Denver's anxiously anticipated bike sharing program B-cycle made an Earth Day bow yesterday, with hundreds of cyclists taking a test ride around the Mile High City. The first large-scale bike-sharing program in the U.S. is the brainchild of Crispin Porter + Bogusky, whose chief creative insurgent Alex Bogusky first unveiled the bike prototype—a collaboration with Trek—at the 2009 SXSW conference.
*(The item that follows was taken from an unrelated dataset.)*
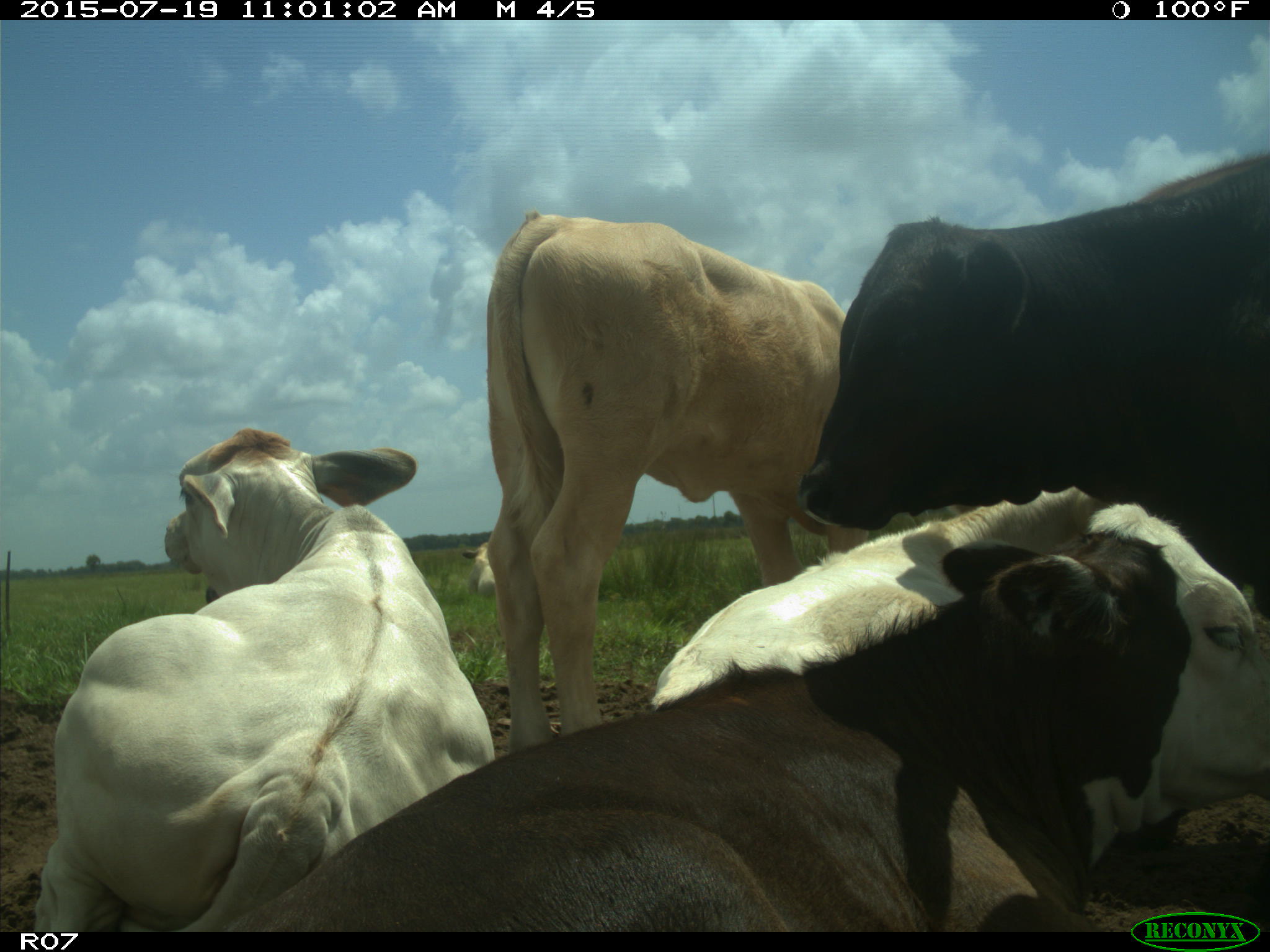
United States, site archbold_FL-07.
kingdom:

The 400 B-cycle bikes are distributed among 40 "B-stations," mostly clustered around Denver's downtown area and toward the Cherry Creek neighborhood. Membership rates start at $20 for a weekly pass and cap at $65 for an annual pass. The first 30 minutes on any bike is free, and after that, an hourly rate kicks in that caps at $65 per day. Riders can use a credit card on the kiosk to check out a bike and return it to any station, or those who pre-register at the site can get a dedicated B-cycle card that allows for a quicker tap-and-go release. A Google Map on the site shows real-time results for how many bikes are docked at each station.
In another hefty boost for the city, health-care provider Kaiser Permanente has given $450,000 to fund B-cycle through its first three years, and will also provide evaluation and support for the program. This eliminates—or at least defers—the need for outdoor advertisers, which is how many other bike-sharing programs stay afloat. Now let's just hope the shiny new Trek bikes don't get vandalized or lost, as has been widely reported about Paris's Vélib program—a BBC story last year said that over half of the bikes in its system had been stolen.